● **Stored data**

+ + +

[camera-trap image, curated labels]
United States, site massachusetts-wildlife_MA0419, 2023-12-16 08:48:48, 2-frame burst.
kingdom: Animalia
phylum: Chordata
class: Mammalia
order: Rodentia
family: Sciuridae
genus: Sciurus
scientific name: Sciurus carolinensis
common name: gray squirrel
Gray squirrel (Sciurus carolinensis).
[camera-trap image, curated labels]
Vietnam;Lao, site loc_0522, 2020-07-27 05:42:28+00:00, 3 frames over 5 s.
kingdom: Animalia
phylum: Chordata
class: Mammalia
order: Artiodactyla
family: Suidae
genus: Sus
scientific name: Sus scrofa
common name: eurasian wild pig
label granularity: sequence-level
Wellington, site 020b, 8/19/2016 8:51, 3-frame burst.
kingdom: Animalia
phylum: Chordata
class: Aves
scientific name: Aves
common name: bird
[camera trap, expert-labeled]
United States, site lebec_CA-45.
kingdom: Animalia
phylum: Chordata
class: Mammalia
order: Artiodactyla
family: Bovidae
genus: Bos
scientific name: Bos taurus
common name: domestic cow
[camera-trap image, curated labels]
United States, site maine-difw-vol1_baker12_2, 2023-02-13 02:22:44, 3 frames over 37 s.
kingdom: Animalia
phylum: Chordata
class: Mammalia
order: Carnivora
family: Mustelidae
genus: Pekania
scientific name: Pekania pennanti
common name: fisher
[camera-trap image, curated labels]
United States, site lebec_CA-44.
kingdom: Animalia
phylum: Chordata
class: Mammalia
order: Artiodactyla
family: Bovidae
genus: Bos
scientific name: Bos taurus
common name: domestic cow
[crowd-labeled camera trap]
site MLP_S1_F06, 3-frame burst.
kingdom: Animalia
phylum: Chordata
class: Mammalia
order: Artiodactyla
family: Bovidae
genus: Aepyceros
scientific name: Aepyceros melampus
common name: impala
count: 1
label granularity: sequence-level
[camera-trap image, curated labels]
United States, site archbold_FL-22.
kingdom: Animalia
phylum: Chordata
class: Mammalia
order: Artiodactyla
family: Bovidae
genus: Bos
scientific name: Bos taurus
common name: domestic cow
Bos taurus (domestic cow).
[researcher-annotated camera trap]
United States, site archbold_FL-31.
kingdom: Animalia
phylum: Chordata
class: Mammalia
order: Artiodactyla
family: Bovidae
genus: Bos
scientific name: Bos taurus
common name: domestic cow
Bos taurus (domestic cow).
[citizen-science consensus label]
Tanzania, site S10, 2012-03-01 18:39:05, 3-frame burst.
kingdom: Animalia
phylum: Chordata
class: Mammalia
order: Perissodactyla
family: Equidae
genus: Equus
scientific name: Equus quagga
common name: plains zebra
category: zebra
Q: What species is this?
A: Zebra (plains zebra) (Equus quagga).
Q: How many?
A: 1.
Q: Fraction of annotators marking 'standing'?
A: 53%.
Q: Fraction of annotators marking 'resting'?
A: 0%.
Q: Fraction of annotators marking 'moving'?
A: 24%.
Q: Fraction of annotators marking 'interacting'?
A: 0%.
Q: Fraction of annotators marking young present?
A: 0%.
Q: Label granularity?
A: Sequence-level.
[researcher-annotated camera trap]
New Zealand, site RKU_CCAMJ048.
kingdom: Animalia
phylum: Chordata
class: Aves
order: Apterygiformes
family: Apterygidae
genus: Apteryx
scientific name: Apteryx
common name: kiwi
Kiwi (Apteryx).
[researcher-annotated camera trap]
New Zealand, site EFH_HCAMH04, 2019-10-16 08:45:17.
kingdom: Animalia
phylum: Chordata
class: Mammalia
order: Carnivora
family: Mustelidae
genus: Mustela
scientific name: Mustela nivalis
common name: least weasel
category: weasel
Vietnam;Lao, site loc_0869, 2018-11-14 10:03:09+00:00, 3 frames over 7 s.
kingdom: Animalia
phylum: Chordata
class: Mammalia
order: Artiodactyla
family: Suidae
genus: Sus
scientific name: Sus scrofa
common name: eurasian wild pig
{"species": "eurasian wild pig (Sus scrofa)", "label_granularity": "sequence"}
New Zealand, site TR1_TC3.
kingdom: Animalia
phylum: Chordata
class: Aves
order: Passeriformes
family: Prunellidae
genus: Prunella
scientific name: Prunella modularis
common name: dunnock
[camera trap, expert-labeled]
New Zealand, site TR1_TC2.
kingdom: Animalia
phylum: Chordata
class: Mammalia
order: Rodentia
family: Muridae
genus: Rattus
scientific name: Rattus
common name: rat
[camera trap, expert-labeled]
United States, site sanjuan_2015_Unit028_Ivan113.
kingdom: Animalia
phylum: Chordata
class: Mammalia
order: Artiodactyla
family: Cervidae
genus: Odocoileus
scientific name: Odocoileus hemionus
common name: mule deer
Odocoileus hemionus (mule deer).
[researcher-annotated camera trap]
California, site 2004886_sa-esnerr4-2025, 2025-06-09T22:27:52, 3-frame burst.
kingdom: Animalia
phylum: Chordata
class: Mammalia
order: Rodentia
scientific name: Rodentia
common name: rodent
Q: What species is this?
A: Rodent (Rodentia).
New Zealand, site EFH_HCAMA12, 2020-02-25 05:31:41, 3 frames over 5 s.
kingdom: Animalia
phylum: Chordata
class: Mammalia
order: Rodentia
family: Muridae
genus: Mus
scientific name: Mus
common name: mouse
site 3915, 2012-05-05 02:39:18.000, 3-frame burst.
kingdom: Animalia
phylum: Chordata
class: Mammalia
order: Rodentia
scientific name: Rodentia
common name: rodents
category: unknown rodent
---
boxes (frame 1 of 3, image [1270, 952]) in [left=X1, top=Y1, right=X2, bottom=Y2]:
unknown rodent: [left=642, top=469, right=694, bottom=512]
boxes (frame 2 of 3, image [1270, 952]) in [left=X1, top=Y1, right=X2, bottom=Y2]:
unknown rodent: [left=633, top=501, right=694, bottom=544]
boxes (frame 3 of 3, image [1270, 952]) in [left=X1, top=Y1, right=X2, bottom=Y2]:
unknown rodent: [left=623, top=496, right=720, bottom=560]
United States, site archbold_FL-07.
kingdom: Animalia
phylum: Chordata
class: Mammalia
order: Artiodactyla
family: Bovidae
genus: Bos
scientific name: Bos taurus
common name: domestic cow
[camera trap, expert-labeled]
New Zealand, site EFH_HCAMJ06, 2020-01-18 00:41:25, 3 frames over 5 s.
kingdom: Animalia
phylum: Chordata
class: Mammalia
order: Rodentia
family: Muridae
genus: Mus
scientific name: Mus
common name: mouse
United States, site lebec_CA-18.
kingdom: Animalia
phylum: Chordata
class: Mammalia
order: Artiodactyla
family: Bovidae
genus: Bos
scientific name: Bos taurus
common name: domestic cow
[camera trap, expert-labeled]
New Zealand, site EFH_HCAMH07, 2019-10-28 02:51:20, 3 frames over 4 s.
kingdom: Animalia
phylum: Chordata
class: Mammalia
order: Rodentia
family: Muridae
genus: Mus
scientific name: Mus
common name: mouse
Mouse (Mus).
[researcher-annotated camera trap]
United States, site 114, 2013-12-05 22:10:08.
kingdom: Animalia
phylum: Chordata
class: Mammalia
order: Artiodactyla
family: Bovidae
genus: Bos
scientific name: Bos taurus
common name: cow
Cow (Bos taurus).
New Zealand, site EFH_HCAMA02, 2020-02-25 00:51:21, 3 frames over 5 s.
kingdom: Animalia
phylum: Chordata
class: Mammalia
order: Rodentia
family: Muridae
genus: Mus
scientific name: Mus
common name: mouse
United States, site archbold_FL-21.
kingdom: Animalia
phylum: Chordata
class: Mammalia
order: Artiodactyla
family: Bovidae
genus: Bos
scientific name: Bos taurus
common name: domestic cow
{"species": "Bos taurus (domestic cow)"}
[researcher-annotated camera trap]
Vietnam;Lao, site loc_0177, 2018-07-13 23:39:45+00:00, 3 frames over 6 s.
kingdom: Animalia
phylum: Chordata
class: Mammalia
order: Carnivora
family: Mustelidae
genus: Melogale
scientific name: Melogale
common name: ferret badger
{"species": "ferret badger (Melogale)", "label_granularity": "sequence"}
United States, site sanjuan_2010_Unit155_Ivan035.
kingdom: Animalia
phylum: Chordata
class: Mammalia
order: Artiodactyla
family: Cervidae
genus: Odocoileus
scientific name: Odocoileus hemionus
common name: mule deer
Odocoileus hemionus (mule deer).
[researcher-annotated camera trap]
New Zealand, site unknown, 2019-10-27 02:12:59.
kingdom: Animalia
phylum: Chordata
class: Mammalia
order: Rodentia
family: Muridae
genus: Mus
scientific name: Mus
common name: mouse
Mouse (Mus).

+ + +

● **What to do**
Look through the entries above and find each line where the word "burst" occurs; copy those lines.

● **Expected answer**
United States, site massachusetts-wildlife_MA0419, 2023-12-16 08:48:48, 2-frame burst.
Wellington, site 020b, 8/19/2016 8:51, 3-frame burst.
site MLP_S1_F06, 3-frame burst.
Tanzania, site S10, 2012-03-01 18:39:05, 3-frame burst.
California, site 2004886_sa-esnerr4-2025, 2025-06-09T22:27:52, 3-frame burst.
site 3915, 2012-05-05 02:39:18.000, 3-frame burst.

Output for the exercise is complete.